Steve Burke made the pitch during an on-the-record lunch with reporters ahead of next month’s upfronts and just two days before parent company Comcast is due to defend the merits of its $45.2 billion merger with Time Warner Cable before the Senate.
AP Photo / NBC, Lloyd Bishop
Three years after Comcast assumed control of NBC Universal, its broadcast network has done the unthinkable, going from worst to first in the primetime ratings for the 18- to 49-year-old demographic. And now the company has a simple message for advertisers: pay us.
That was essentially the gist of a presentation NBCU's Chief Executive Steve Burke gave to a room of about 18 reporters over lunch Monday in one of the company's 51st-floor executive dining rooms.
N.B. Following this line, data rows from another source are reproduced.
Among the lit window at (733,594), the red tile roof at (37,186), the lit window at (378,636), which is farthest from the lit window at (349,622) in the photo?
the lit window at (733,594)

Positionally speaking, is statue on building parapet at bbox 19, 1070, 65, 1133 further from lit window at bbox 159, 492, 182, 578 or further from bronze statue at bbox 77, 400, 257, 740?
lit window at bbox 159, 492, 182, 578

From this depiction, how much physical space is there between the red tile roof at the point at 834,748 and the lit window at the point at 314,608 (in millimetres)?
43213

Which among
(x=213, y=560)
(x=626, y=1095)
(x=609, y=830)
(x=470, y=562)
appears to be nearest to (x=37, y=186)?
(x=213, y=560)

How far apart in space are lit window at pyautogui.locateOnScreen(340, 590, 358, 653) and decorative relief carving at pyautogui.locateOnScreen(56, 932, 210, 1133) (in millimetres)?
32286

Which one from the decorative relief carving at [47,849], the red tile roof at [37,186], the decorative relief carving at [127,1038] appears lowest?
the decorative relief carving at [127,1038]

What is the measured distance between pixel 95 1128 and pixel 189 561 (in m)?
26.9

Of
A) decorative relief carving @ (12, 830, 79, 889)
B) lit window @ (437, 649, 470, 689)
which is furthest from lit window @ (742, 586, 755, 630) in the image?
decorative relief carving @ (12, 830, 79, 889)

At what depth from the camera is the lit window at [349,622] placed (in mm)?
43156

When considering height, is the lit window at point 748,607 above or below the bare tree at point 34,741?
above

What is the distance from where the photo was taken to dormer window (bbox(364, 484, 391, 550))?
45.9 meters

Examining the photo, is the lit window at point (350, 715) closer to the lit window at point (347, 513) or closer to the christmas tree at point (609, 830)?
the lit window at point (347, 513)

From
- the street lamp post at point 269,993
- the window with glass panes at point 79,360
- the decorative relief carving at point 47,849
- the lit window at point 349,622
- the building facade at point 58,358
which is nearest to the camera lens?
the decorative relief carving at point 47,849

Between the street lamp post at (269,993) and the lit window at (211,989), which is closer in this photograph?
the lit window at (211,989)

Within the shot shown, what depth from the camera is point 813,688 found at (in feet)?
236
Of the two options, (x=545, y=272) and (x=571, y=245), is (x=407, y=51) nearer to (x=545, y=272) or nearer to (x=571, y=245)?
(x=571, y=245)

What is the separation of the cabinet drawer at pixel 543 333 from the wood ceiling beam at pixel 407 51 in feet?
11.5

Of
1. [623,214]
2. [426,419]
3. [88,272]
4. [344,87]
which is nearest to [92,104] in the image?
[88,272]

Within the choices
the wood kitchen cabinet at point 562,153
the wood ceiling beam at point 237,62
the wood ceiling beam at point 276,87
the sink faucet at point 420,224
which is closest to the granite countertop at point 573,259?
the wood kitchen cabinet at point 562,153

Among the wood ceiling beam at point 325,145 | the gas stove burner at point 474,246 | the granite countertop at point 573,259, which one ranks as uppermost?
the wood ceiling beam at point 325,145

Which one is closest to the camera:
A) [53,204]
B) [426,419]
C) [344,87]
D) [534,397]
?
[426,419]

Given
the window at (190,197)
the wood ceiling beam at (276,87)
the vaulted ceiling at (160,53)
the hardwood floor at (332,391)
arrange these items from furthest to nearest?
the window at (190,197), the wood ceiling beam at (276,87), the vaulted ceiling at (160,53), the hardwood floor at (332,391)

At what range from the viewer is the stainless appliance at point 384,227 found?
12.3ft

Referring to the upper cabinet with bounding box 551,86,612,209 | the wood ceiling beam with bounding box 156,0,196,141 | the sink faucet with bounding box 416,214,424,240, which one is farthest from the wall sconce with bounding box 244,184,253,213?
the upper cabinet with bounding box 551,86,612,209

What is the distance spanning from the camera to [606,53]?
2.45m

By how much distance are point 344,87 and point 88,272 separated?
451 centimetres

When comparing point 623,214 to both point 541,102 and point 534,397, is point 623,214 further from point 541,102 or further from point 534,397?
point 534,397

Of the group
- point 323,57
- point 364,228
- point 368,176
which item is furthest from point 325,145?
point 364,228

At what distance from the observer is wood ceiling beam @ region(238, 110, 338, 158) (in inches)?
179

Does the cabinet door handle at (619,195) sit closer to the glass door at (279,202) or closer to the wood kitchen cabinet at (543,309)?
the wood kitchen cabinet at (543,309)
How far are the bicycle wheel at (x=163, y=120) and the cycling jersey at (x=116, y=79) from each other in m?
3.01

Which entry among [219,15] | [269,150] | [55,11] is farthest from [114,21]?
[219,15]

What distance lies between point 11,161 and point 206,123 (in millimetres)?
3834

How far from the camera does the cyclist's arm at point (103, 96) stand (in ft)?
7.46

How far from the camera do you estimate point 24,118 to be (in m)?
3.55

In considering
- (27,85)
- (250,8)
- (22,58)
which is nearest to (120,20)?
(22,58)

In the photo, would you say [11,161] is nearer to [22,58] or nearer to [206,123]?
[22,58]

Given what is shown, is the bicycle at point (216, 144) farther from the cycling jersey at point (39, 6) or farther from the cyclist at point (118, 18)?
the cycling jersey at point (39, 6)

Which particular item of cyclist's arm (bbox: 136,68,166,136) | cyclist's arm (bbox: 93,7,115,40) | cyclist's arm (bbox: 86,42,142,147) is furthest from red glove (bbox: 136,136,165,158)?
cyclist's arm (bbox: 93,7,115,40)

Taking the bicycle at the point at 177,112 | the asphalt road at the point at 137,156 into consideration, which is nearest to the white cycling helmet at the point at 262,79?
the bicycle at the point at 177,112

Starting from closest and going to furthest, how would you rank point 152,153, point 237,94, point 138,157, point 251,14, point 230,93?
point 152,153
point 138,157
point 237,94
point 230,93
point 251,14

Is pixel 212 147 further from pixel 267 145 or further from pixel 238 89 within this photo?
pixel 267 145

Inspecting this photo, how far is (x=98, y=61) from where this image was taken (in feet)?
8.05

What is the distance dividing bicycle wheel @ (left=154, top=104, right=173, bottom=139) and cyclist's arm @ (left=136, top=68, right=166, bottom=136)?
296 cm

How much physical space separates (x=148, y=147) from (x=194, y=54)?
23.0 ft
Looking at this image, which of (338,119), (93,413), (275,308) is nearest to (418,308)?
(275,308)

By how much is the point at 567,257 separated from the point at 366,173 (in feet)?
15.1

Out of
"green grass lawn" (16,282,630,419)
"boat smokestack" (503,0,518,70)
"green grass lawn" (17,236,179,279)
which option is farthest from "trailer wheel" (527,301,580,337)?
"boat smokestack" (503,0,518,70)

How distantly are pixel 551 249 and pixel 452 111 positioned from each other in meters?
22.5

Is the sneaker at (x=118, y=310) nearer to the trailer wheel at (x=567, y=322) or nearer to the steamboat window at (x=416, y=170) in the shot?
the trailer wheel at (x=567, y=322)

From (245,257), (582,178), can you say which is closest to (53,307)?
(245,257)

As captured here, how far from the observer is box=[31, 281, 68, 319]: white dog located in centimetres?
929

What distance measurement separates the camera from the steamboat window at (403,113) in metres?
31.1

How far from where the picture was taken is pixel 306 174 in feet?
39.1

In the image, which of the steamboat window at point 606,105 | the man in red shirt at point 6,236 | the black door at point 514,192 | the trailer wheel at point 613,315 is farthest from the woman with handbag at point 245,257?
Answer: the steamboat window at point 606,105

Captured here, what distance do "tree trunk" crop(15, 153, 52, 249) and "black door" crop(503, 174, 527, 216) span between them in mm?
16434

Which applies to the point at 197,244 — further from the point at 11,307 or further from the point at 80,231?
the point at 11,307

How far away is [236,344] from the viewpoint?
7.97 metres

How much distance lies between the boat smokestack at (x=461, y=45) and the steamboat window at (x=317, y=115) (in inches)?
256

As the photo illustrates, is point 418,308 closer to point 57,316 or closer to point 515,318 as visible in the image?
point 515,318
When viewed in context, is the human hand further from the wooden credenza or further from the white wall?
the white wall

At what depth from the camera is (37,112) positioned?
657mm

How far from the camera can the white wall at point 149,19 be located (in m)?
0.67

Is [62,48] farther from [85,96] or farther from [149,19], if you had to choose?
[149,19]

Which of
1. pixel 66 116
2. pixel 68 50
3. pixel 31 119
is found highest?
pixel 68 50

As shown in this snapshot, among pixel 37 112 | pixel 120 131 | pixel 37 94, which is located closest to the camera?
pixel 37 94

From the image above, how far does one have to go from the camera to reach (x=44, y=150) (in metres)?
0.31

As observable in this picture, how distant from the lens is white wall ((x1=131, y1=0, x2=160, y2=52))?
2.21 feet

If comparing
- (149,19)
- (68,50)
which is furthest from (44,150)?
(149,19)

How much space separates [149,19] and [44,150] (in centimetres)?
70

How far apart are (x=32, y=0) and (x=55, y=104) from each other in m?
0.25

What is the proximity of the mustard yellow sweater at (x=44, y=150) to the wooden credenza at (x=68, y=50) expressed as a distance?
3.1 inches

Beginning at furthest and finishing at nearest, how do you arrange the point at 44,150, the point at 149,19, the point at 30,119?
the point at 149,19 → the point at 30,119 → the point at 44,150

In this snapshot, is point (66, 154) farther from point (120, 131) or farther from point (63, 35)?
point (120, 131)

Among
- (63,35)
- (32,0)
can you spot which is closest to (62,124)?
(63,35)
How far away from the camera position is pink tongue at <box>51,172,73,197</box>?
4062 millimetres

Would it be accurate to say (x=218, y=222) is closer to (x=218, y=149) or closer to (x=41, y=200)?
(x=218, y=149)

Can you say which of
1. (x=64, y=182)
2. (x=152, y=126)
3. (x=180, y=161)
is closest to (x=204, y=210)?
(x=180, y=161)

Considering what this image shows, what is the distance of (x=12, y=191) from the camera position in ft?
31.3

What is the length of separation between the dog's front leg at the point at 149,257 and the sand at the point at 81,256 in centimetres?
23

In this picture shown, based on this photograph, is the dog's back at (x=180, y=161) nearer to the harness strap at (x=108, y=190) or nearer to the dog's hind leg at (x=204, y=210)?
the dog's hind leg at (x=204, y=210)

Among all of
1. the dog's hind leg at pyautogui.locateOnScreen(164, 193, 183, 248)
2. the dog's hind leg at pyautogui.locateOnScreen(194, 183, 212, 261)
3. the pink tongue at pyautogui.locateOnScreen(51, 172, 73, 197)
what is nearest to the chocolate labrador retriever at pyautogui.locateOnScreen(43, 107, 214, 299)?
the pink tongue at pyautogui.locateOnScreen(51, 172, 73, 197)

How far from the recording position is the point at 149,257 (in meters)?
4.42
"The story that defines this company is the transition that has occurred at NBC," said Burke. "We are going into the upfronts with positive momentum this year for the first time in a long time." The upfronts are the TV industry's annual ritual where networks preview their new shows for advertisers, collecting upwards of 75% of their ad revenue for the year. Last year, according to Variety estimates, a total of between $8.6 billion and $9.2 billion in advertising inventory was sold by NBC, CBS, Fox, ABC, and The CW during the upfronts.
The timing of Burke's presentation, which basically underscored the reach and power of NBC and its stable of cable networks, among them USA, Bravo, E, Syfy, and others, seemed odd considering that Comcast is about to undergo a regulatory colonoscopy for its planned $45.2 billion merger with Time Warner Cable. It would seem that it is probably best not to publicly demand that advertisers pay you more two days before Comcast executives are due before a Senate panel to defend the merits of a deal that will give it control of 30 million cable and broadband subscribers and 19 of the top 20 television markets in the country. But Burke said there was no relation between what was happening at NBC and the regulatory approval process for the Comcast–Time Warner deal.